Em um pacote lançado para acalmar os caminhoneiros, grupo que já organizou 13 tentativas de greve nos últimos dois anos e meio, o presidente Jair Bolsonaro assinou medida provisória que flexibiliza as regras de pesagem de veículos pesados, mas criou conflito com concessionárias de rodovias e governos estaduais.
A MP 1.050, enviada na quarta-feira ao Congresso Nacional, aumentou de 10% para 12,5% o limite de tolerância do peso permitido por eixo em caminhões acima de 50 toneladas. No caso dos veículos com peso bruto total inferior a 50 toneladas, que correspondem à maioria da frota, essa margem de tolerância foi extinta.
O anúncio foi bem recebido por transportadoras, caminhoneiros autônomos e donos de cargas. A expectativa do governo é livrar a categoria de multas que considera injustas e baratear o custo do frete, que muitas vezes já incorpora o risco de autuação.
No entanto, a flexibilização gerou reclamações das operadoras privadas de rodovias e autarquias estaduais responsáveis pela conservação das estradas, além de construtoras contratadas para fazer obras de manutenção. Para elas, o reflexo da medida é a degradação mais rápida do pavimento e aumento do risco à segurança, com caminhões estimulados a circular com excesso de peso por eixo e maior dificuldade de frenagem.
“A medida representa uma agressão à engenharia rodoviária no Brasil e uma agressão ao próprio local de trabalho dos caminhoneiros”, afirma o presidente da Associação Brasileira de Concessionárias de Rodovias (ABCR), Marco Aurélio Barcelos.
Executivos de concessionárias ouvidos reservadamente pelo Valor disseram que, diante da possibilidade de deterioração do pavimento, cogitam entrar com pedidos de reequilíbrio dos contratos para compensar, nas tarifas de pedágio, suas despesas adicionais com manutenção das rodovias. Barcelos preferiu não comentar.
A ABDER, entidade que reúne 26 dos 27 departamentos de estradas de rodagem estaduais, pretende apontar tecnicamente, durante a tramitação da MP, como pode haver comprometimento acelerado das vias. Os Estados administram cerca de 180 mil quilômetros de estradas pavimentadas no país.

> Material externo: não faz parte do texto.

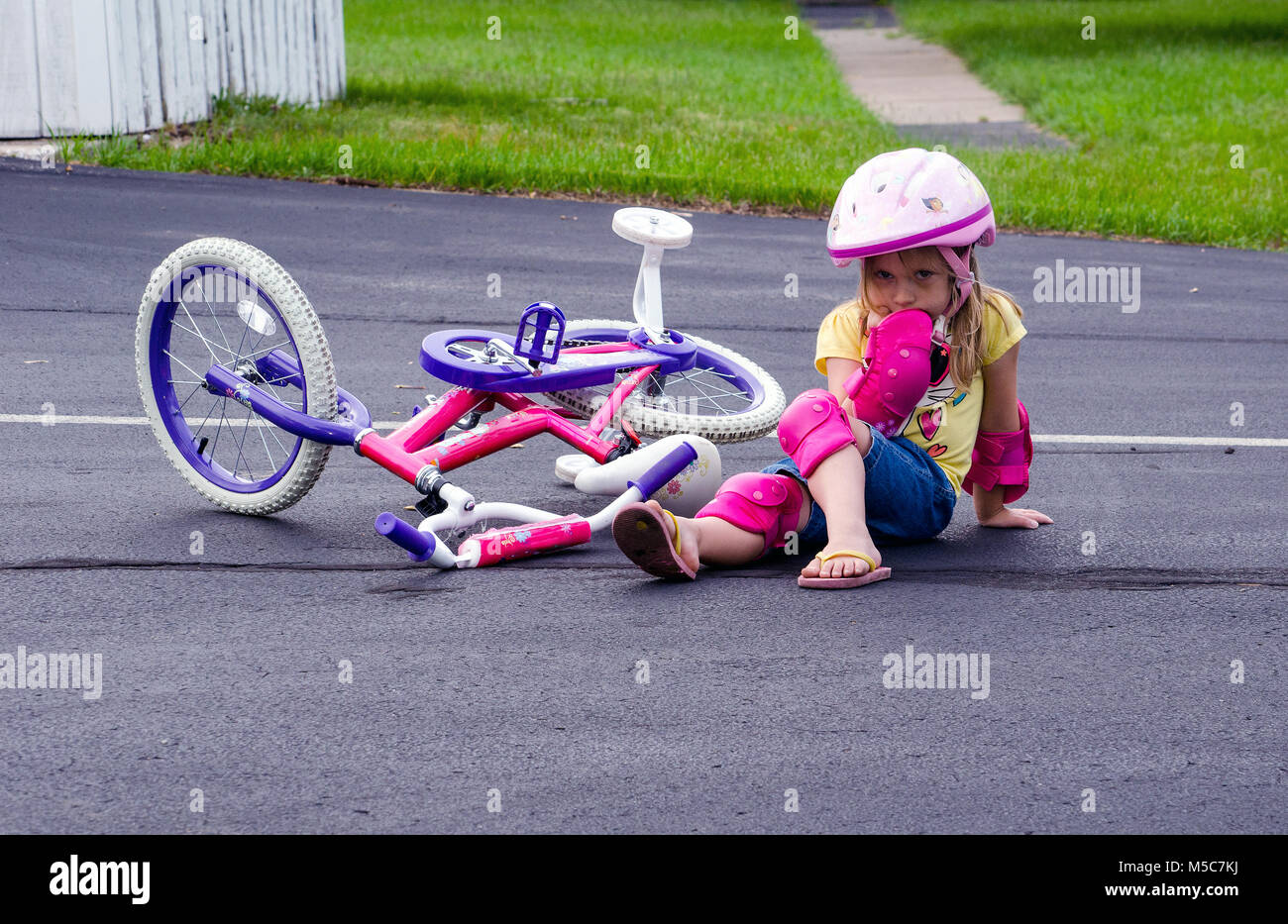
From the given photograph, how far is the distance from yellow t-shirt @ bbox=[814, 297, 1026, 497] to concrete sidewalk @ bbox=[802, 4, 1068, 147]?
10.5m

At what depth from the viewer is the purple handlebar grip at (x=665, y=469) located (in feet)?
13.4

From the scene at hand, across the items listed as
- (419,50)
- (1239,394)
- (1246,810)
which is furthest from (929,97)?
(1246,810)

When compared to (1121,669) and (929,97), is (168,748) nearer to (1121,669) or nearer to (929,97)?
(1121,669)

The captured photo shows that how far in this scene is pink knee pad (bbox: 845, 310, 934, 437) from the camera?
152 inches

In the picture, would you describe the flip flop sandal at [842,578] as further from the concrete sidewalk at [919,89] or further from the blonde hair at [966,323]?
the concrete sidewalk at [919,89]

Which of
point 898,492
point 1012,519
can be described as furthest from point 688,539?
point 1012,519

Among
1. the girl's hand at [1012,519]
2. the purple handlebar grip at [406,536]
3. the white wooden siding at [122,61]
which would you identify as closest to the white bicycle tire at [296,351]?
the purple handlebar grip at [406,536]

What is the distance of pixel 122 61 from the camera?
37.3ft

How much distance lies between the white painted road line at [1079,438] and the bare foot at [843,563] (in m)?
1.77

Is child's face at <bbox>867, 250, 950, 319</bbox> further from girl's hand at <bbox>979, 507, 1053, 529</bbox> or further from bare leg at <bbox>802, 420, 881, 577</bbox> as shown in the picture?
girl's hand at <bbox>979, 507, 1053, 529</bbox>

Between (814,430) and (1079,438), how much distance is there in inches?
87.8

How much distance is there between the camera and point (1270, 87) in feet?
56.7

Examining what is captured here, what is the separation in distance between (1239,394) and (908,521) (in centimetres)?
303

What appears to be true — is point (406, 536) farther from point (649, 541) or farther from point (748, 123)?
point (748, 123)
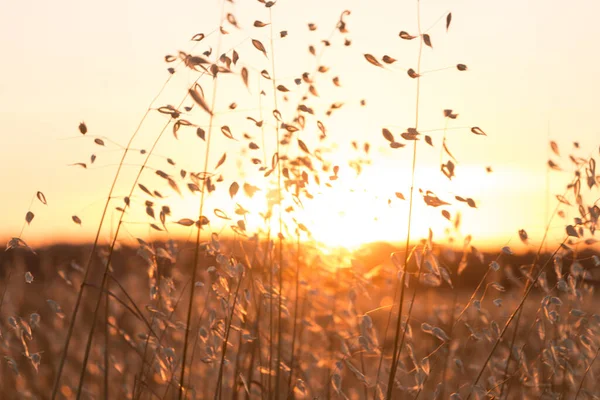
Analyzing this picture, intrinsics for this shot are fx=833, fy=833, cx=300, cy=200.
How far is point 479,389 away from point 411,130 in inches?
26.8

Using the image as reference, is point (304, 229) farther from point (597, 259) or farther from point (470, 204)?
point (597, 259)

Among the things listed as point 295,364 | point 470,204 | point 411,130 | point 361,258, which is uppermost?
point 411,130

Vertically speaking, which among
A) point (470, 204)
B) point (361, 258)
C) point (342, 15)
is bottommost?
point (361, 258)

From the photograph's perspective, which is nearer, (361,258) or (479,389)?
(479,389)

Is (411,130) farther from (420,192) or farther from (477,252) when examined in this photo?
(477,252)

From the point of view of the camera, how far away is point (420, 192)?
223 cm

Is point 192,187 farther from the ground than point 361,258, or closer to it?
farther from the ground

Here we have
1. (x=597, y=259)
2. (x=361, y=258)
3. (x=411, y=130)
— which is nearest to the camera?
(x=411, y=130)

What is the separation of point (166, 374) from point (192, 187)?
1.67 feet

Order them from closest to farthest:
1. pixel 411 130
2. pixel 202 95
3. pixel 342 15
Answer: pixel 202 95 → pixel 411 130 → pixel 342 15

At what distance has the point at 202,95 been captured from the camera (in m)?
1.99

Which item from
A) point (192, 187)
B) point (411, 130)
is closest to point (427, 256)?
point (411, 130)

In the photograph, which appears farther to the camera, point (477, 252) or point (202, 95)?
point (477, 252)

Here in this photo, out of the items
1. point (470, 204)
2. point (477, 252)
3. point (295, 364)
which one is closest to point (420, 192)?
point (470, 204)
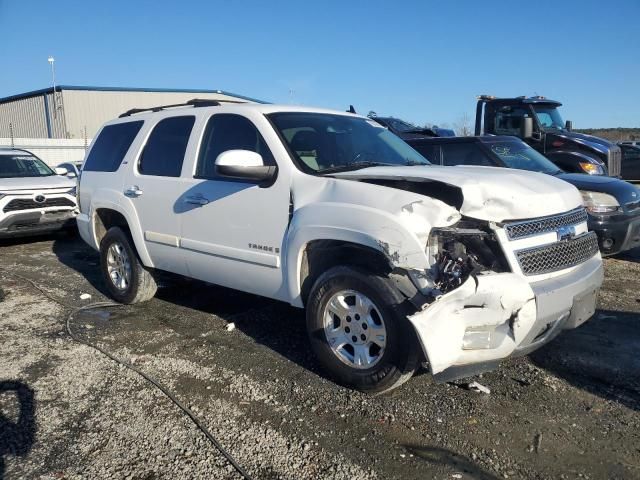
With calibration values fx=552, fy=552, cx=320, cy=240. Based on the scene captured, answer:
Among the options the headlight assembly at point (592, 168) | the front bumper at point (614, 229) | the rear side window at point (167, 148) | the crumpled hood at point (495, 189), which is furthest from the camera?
the headlight assembly at point (592, 168)

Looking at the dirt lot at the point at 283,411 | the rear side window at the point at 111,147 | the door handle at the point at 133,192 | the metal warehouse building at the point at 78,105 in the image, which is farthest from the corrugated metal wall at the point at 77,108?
the dirt lot at the point at 283,411

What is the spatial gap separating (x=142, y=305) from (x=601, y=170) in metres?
7.79

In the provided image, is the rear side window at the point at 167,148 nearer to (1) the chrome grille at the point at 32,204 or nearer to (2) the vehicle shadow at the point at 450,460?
(2) the vehicle shadow at the point at 450,460

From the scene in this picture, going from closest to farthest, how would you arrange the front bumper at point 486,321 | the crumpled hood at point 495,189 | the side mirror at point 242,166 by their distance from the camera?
1. the front bumper at point 486,321
2. the crumpled hood at point 495,189
3. the side mirror at point 242,166

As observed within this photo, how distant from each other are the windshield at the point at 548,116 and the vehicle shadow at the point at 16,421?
32.8 ft

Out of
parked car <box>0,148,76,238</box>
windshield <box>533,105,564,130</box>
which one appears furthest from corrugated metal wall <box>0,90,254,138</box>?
windshield <box>533,105,564,130</box>

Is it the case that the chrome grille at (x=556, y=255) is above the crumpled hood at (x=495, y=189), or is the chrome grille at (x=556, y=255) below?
below

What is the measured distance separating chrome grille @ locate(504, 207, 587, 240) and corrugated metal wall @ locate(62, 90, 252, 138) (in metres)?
31.0

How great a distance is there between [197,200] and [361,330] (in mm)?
1917

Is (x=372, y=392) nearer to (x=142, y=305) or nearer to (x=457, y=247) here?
(x=457, y=247)

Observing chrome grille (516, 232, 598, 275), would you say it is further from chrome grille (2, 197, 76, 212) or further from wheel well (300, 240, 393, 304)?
chrome grille (2, 197, 76, 212)

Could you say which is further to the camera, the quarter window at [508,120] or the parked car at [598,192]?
the quarter window at [508,120]

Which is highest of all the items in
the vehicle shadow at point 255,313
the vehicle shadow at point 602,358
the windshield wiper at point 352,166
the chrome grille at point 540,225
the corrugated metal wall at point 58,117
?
the corrugated metal wall at point 58,117

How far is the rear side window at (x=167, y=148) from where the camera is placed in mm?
4988
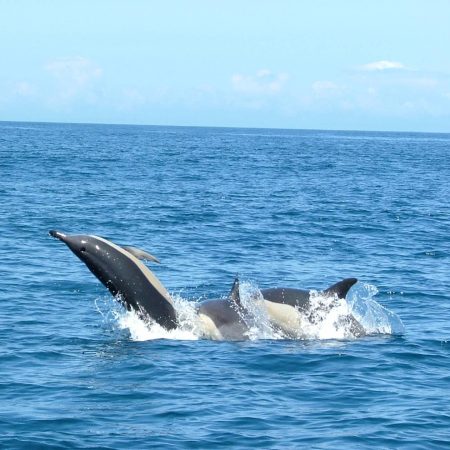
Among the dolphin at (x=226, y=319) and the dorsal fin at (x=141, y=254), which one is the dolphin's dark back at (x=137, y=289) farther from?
the dolphin at (x=226, y=319)

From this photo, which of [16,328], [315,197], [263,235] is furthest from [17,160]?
[16,328]

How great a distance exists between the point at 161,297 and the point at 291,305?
8.42ft

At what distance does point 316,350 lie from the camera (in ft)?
60.4

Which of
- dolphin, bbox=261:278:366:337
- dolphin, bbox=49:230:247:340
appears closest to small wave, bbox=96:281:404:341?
dolphin, bbox=261:278:366:337

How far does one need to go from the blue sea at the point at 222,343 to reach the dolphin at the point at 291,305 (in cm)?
30

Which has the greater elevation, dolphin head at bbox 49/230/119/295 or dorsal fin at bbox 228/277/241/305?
dolphin head at bbox 49/230/119/295

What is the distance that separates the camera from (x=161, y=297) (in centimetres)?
1912

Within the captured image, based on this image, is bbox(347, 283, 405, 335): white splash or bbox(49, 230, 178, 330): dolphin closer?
bbox(49, 230, 178, 330): dolphin

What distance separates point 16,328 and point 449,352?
833 centimetres

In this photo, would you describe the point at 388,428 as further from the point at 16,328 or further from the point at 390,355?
the point at 16,328

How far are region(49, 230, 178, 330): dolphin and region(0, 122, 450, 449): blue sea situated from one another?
0.36 meters

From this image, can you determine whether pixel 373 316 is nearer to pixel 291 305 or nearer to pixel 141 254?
pixel 291 305

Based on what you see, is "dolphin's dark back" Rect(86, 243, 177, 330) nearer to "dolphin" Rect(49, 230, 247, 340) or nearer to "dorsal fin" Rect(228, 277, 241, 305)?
"dolphin" Rect(49, 230, 247, 340)

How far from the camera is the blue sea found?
45.5 feet
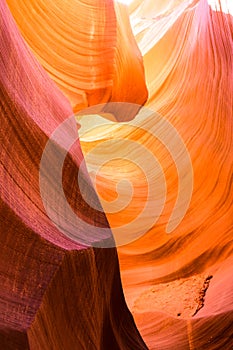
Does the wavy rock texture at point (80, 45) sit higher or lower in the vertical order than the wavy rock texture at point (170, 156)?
higher

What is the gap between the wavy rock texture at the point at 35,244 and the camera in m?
0.88

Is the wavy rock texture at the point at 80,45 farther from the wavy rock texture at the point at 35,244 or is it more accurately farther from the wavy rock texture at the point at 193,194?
the wavy rock texture at the point at 35,244

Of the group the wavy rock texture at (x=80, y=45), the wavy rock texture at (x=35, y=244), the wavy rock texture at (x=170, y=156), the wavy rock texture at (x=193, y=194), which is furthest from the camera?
the wavy rock texture at (x=193, y=194)

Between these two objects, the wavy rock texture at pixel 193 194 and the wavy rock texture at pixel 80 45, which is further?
the wavy rock texture at pixel 193 194

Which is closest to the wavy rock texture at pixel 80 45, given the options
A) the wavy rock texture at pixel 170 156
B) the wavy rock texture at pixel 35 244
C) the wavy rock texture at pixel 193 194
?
the wavy rock texture at pixel 170 156

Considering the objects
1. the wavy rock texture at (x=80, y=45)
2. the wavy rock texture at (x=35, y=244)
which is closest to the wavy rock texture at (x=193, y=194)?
the wavy rock texture at (x=80, y=45)

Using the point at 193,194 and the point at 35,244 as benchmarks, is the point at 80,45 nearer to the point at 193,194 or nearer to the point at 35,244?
the point at 193,194

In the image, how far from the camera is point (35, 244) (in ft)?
3.04

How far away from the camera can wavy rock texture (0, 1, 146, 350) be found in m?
0.88

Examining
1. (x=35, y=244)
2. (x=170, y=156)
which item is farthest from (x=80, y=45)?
(x=35, y=244)

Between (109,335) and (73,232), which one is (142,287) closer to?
(109,335)

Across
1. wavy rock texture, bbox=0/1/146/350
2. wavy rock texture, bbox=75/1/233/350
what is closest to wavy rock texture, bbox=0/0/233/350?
wavy rock texture, bbox=75/1/233/350

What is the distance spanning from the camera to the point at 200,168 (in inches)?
94.8

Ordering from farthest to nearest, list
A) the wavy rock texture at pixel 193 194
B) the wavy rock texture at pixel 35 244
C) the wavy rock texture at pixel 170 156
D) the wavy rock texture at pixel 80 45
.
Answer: the wavy rock texture at pixel 193 194, the wavy rock texture at pixel 170 156, the wavy rock texture at pixel 80 45, the wavy rock texture at pixel 35 244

É louvável todo e qualquer programa para melhorar a vida dos caminhoneiros, mas as nossas rodovias estaduais foram dimensionadas para um determinado volume de tráfego e peso, seja por eixo ou pelo peso bruto total”, argumenta o presidente da associação, Riumar dos Santos.
Temos a preocupação de preservar o patrimônio dos Estados”, completa Santos, lembrando as dificuldades orçamentárias já existentes. “Essas estruturas rodoviárias têm dimensionamento. Quando há um acréscimo significativo de tolerância, pode afetar.”
Em carta ao ministro da Infraestrutura, Tarcísio Freitas, a Associação Nacional das Empresas de Obras Rodoviárias (Aneor) também criticou a flexibilização.
“Não é o caminhão que existe para viabilizar o pavimento. É o pavimento que existe para viabilizar o caminhão”, rebate Lauro Valdivia, assessor técnico da NTC&Logística, que representa as transportadoras de cargas. Com base em conversas com o governo, disse ter a expectativa de que 95% das multas pelos antigos critérios deixem de ser aplicadas. “Vamos ver na prática.”
Wallace “Chorão” Landim, um dos porta-vozes de caminhoneiros autônomos, diz que as queixas se devem ao desejo das concessionárias de reequilibrar contratos e dos DERs em arrecadar mais multas para seus Estados. “Estamos acabando com a máfia das balanças. Não é só a multa. Tem vezes que você perde quatro ou cinco horas na reacomodação da carga em um posto de pesagem. Afora o desgaste físico.”